Ally, All These Lives-Arleen A.

Ally baru berusia sepuluh tahun ketika tiba-tiba ia merasa ada beberapa ekor semut merayapi tubuhnya. Hanya saja semutnya tidak kelihatan. Dan semut-semut itu membuat dunianya tiba-tiba berubah hitam, membuatnya seolah-olah terjatuh dari tempatnya berpijak sekarang ke dunia yang lainnya di mana ia tiba-tiba memiliki seorang adik laki-laki. Tidak ada yang bisa menjelaskan peristiwa aneh yang dialami Ally, sehingga akhirnya Ally memutuskan untuk diam saja dan tidak mengungkit-ungkit masalah dirinya yang ‘berpindah’. Yang ia takutkan adalah, bahwa kejadian itu dapat terjadi sewaktu-waktu dan ia tidak tahu di mana lagi ia akan berakhir, atau perubahan apa sajakah yang akan terjadi.

cover ally final

Ketika membaca beberapa kalimat di bagian pertama, saya langsung teringat dengan cerita milik Neil Gaiman yang berjudul ‘Interworld’ yang tokoh utamanya bisa berpindah dimensi. Atau mungkin seperti film berjudul ‘Jumper’ yang tokoh utamanya juga bisa berpindah ke tempat-tempat yang ia inginkan.

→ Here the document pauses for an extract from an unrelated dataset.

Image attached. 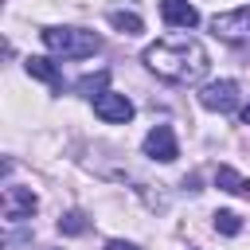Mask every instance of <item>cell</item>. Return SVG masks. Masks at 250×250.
<instances>
[{"instance_id":"1","label":"cell","mask_w":250,"mask_h":250,"mask_svg":"<svg viewBox=\"0 0 250 250\" xmlns=\"http://www.w3.org/2000/svg\"><path fill=\"white\" fill-rule=\"evenodd\" d=\"M145 66H148L152 74H160L164 82L191 86V82L207 78L211 59H207V51H203L199 39H191V35H172V39H156L152 47H145Z\"/></svg>"},{"instance_id":"2","label":"cell","mask_w":250,"mask_h":250,"mask_svg":"<svg viewBox=\"0 0 250 250\" xmlns=\"http://www.w3.org/2000/svg\"><path fill=\"white\" fill-rule=\"evenodd\" d=\"M43 43L62 59H90L102 51V39L86 27H43Z\"/></svg>"},{"instance_id":"3","label":"cell","mask_w":250,"mask_h":250,"mask_svg":"<svg viewBox=\"0 0 250 250\" xmlns=\"http://www.w3.org/2000/svg\"><path fill=\"white\" fill-rule=\"evenodd\" d=\"M211 31L227 43H250V4L234 8V12H223L211 20Z\"/></svg>"},{"instance_id":"4","label":"cell","mask_w":250,"mask_h":250,"mask_svg":"<svg viewBox=\"0 0 250 250\" xmlns=\"http://www.w3.org/2000/svg\"><path fill=\"white\" fill-rule=\"evenodd\" d=\"M199 102H203V109H211V113H230V109L238 105V82H230V78L211 82V86H203Z\"/></svg>"},{"instance_id":"5","label":"cell","mask_w":250,"mask_h":250,"mask_svg":"<svg viewBox=\"0 0 250 250\" xmlns=\"http://www.w3.org/2000/svg\"><path fill=\"white\" fill-rule=\"evenodd\" d=\"M145 152H148L152 160H160V164H172V160L180 156V145H176L172 125H152L148 137H145Z\"/></svg>"},{"instance_id":"6","label":"cell","mask_w":250,"mask_h":250,"mask_svg":"<svg viewBox=\"0 0 250 250\" xmlns=\"http://www.w3.org/2000/svg\"><path fill=\"white\" fill-rule=\"evenodd\" d=\"M94 113H98L102 121H109V125H125V121L133 117V102H129L125 94L105 90V94H98V98H94Z\"/></svg>"},{"instance_id":"7","label":"cell","mask_w":250,"mask_h":250,"mask_svg":"<svg viewBox=\"0 0 250 250\" xmlns=\"http://www.w3.org/2000/svg\"><path fill=\"white\" fill-rule=\"evenodd\" d=\"M39 207V199L31 195V188H4V219L8 223H20V219H31Z\"/></svg>"},{"instance_id":"8","label":"cell","mask_w":250,"mask_h":250,"mask_svg":"<svg viewBox=\"0 0 250 250\" xmlns=\"http://www.w3.org/2000/svg\"><path fill=\"white\" fill-rule=\"evenodd\" d=\"M160 16L168 27H195L199 23L195 4H188V0H160Z\"/></svg>"},{"instance_id":"9","label":"cell","mask_w":250,"mask_h":250,"mask_svg":"<svg viewBox=\"0 0 250 250\" xmlns=\"http://www.w3.org/2000/svg\"><path fill=\"white\" fill-rule=\"evenodd\" d=\"M27 74L39 78V82H47V86H55V90H62V74H59V66H55L51 59H43V55H31V59H27Z\"/></svg>"},{"instance_id":"10","label":"cell","mask_w":250,"mask_h":250,"mask_svg":"<svg viewBox=\"0 0 250 250\" xmlns=\"http://www.w3.org/2000/svg\"><path fill=\"white\" fill-rule=\"evenodd\" d=\"M215 184H219L223 191H230V195H246V199H250V180H242V176H238L234 168H227V164L215 172Z\"/></svg>"},{"instance_id":"11","label":"cell","mask_w":250,"mask_h":250,"mask_svg":"<svg viewBox=\"0 0 250 250\" xmlns=\"http://www.w3.org/2000/svg\"><path fill=\"white\" fill-rule=\"evenodd\" d=\"M109 23H113L121 35H141V31H145L141 16H137V12H121V8H113V12H109Z\"/></svg>"},{"instance_id":"12","label":"cell","mask_w":250,"mask_h":250,"mask_svg":"<svg viewBox=\"0 0 250 250\" xmlns=\"http://www.w3.org/2000/svg\"><path fill=\"white\" fill-rule=\"evenodd\" d=\"M86 227H90V219H86L82 211H66V215L59 219V230H62V234H86Z\"/></svg>"},{"instance_id":"13","label":"cell","mask_w":250,"mask_h":250,"mask_svg":"<svg viewBox=\"0 0 250 250\" xmlns=\"http://www.w3.org/2000/svg\"><path fill=\"white\" fill-rule=\"evenodd\" d=\"M109 82V70H98V74H86L82 82H78V94H86V98H94V94H105L102 86Z\"/></svg>"},{"instance_id":"14","label":"cell","mask_w":250,"mask_h":250,"mask_svg":"<svg viewBox=\"0 0 250 250\" xmlns=\"http://www.w3.org/2000/svg\"><path fill=\"white\" fill-rule=\"evenodd\" d=\"M215 230L219 234H238L242 230V219L234 211H215Z\"/></svg>"},{"instance_id":"15","label":"cell","mask_w":250,"mask_h":250,"mask_svg":"<svg viewBox=\"0 0 250 250\" xmlns=\"http://www.w3.org/2000/svg\"><path fill=\"white\" fill-rule=\"evenodd\" d=\"M105 250H137V246H133V242H121V238H113Z\"/></svg>"},{"instance_id":"16","label":"cell","mask_w":250,"mask_h":250,"mask_svg":"<svg viewBox=\"0 0 250 250\" xmlns=\"http://www.w3.org/2000/svg\"><path fill=\"white\" fill-rule=\"evenodd\" d=\"M238 121H242V125H250V105H242V109H238Z\"/></svg>"}]
</instances>
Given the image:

Tapi yang terjadi di cerita ini, tokoh utamanya bisa berpindah waktu, dan sepertinya perpindahannya itu terjadi secara mendadak tanpa bisa ia kendalikan. Dan situasi yang ada di cerita ini digambarkan dengan—well—cukup menyedihkan, saya rasa. Apalagi dengan kata-kata pembuka dari penulis, rasanya buku ini punya nuansa yang cukup serius dan sedih, deh.

Dan rasanya aneh sekali hanya membaca dua bab saja. Rasanya ingin nodong penulisnya supaya memberikan bab-bab selanjutnya. Astaga, saya butuh jawaban dari kasus Ally sesegera mungkin! Untuk penggemar genre fantasi dan drama, dan yang selalu berpikir bahwa penulis Indonesia jarang membuat novel bergenre fantasi yang bagus banget, novel ini kayaknya punya potensi untuk membuat para penggemar drama-fantasi.